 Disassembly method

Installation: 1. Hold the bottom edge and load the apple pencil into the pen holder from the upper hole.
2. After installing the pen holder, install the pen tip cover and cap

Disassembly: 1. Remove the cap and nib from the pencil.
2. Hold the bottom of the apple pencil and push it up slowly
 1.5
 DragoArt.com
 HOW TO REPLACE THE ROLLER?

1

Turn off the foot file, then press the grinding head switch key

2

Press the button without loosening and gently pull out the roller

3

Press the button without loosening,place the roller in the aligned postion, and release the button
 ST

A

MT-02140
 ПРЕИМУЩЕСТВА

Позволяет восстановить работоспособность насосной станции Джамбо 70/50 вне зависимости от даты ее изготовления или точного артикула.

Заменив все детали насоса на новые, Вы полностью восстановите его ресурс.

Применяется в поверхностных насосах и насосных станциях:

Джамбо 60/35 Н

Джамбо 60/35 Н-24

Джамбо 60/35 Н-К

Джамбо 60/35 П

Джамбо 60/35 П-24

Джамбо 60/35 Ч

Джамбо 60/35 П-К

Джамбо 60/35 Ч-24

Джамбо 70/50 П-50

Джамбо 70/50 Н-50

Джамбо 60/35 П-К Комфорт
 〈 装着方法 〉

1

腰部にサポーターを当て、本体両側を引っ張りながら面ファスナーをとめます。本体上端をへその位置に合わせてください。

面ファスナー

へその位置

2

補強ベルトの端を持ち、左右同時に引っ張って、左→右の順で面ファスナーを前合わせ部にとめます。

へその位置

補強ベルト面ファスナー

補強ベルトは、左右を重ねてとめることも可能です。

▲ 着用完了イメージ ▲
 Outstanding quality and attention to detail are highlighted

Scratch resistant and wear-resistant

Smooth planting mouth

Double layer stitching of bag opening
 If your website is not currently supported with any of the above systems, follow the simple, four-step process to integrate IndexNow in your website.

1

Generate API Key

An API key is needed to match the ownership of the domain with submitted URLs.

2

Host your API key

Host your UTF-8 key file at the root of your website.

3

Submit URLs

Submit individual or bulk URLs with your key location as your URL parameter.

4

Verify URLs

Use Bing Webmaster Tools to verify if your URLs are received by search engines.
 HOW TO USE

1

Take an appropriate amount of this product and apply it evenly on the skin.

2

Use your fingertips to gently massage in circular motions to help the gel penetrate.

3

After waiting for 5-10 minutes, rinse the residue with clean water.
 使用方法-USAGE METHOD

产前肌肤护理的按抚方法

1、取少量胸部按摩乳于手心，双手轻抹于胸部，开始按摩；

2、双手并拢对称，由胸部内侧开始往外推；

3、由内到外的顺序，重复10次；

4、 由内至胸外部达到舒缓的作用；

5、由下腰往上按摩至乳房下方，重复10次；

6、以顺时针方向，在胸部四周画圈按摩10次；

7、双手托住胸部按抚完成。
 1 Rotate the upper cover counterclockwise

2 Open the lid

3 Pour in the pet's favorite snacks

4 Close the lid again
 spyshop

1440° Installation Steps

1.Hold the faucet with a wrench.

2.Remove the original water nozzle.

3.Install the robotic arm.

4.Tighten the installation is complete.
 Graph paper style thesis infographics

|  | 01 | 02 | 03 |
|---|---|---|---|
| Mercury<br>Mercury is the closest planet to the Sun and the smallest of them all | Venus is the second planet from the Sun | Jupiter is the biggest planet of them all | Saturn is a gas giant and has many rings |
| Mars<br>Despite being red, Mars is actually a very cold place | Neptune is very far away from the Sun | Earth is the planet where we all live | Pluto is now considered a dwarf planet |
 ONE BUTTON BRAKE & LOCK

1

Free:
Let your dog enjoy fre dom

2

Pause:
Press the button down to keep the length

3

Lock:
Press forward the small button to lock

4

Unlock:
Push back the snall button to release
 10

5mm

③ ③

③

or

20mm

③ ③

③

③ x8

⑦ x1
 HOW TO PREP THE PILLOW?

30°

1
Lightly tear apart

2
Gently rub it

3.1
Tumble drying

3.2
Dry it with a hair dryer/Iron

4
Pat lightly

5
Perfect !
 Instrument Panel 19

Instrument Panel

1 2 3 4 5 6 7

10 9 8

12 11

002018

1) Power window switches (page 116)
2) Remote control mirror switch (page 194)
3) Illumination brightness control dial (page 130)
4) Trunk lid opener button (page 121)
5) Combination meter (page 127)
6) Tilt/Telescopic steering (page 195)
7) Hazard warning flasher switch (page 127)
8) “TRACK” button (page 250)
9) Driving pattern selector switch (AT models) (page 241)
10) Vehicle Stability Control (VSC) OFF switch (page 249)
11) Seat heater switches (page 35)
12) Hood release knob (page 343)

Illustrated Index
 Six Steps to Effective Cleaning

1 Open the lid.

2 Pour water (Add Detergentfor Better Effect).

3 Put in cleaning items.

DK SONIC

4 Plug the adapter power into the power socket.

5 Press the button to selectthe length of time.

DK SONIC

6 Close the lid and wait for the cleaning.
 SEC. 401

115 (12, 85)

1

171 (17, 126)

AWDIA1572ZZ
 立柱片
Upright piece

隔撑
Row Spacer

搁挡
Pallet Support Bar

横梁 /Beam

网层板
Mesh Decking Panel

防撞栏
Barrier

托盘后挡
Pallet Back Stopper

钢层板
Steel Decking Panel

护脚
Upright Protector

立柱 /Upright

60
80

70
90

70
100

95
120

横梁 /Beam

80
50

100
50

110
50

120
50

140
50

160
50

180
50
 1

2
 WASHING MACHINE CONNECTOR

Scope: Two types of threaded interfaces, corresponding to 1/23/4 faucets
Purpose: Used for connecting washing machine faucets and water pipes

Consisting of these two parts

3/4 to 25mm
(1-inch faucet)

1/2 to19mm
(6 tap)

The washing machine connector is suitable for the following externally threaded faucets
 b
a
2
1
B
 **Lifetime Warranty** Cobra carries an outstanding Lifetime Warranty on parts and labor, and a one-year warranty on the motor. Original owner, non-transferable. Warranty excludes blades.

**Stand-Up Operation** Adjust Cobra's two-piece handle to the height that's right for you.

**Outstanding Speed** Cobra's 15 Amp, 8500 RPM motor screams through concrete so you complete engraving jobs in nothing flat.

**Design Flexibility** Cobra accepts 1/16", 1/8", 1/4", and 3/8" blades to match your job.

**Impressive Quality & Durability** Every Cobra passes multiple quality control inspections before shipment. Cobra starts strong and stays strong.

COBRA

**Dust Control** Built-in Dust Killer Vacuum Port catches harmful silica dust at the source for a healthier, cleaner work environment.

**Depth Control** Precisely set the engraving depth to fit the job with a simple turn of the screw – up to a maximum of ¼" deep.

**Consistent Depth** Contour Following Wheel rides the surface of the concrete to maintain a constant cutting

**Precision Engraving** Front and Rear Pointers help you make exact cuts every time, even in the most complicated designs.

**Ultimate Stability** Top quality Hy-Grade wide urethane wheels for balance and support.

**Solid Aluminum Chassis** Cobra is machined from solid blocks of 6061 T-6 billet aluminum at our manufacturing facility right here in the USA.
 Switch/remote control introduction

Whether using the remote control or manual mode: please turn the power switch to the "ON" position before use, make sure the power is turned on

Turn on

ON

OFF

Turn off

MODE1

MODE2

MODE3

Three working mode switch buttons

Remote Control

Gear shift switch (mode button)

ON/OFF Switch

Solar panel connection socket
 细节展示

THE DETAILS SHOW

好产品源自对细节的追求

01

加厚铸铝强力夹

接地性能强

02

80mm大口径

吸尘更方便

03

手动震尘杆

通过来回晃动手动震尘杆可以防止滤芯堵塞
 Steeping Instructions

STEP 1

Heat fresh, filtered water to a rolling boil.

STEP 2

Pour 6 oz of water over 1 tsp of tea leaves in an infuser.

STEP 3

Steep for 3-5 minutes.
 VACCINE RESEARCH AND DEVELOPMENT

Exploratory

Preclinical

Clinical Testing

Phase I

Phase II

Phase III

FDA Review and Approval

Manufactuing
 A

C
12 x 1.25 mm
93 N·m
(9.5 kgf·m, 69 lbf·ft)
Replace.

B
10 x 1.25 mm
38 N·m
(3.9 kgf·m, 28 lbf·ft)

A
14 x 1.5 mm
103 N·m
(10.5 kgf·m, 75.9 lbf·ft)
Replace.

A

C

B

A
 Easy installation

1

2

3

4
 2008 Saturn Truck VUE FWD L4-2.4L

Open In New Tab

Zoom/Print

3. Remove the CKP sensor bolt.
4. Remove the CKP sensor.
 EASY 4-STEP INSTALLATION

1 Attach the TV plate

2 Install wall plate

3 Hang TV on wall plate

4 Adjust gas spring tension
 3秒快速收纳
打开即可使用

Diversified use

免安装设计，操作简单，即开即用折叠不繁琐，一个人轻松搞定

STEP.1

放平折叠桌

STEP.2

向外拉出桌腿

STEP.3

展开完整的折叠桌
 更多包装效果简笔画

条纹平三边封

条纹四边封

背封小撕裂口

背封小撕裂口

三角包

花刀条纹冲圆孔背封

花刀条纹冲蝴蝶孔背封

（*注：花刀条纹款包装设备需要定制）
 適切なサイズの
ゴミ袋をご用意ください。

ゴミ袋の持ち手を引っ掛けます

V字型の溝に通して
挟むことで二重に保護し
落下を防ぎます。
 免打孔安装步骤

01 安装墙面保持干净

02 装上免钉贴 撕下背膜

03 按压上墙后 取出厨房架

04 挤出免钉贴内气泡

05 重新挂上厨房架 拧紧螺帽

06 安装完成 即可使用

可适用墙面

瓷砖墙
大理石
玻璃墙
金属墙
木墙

● Work to complete
If a line in the data contains the string "your", copy it.

● Exercise output
 If your website is not currently supported with any of the above systems, follow the simple, four-step process to integrate IndexNow in your website.
Host your API key
Host your UTF-8 key file at the root of your website.
Submit individual or bulk URLs with your key location as your URL parameter.
Use Bing Webmaster Tools to verify if your URLs are received by search engines.
Use your fingertips to gently massage in circular motions to help the gel penetrate.
Let your dog enjoy fre dom
**Design Flexibility** Cobra accepts 1/16", 1/8", 1/4", and 3/8" blades to match your job.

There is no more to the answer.